Пельмени в моей семейной истории играют такую же циклопическую, шекспировскую роль, примерно, как водка.
Бабушка моя была родом из алтайской деревни, поэтому лепила она, как комбайн — неостановимо.
У деда было четыре родных брата. Трое были убиты на войне, а четвертый — воевал, но выжил, вернулся без ноги и в конце 1945 года наевшись бабушкиных пельменей скончался от заворотка кишок. «Переел». Но это ничего не изменило в ходе производства пельменей.
Ребенком я застал и эту историю, которая в семье рассказывалась с юмором и с поучением: «Мол, Саша, ешь побольше, расти большой, но не увлекайся, дядя твой наелся этих пельменей и умер», — и, разумеется, 15-копеечную монетку, которую бабушка закладывала на счастье, и все конечно радовались этой закладке — и при этом всякий раз я видел, как мощная челюсть моего отчима, которой он разгрызал в борще какие-то гигантские кости, опасно клацала о металл и он с выпученным глазом, с трудом сдерживая крик: «Блядь!»», вынимал изо рта эту монетку. Которая тоже служила мне уроком: мол, Саша, не грызи металл, это может только папа!».
Короче, мы ели, ели эти пельмени. Умирали, давились. Но ели.

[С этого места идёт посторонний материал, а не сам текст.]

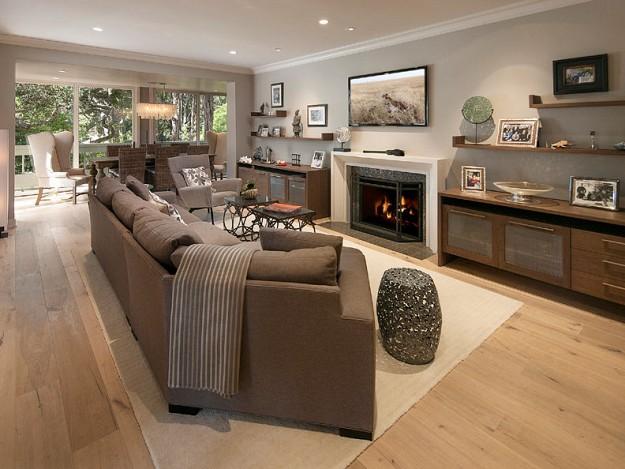 Luxurious Montecito Shores - $1,485,000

Иногда спрашивают: вы там не скучаете без русских продуктов, например, вот без пельменей? И я даже не знаю, как ответить на этот вопрос.
Я люблю свою семейную историю. Меня воодушевляет то, что все умерли либо от водки, либо на войне, либо от пельменей, а те, кто одолел это — покончил с собой или разбился в автокатастрофе. Мне нравится этот наш человеческий масштаб. Но — как таковые «пельмени» — никаких чувств у меня не вызывают. Какая разница, чем именно питаться, если у тебя такое масштабное место в истории.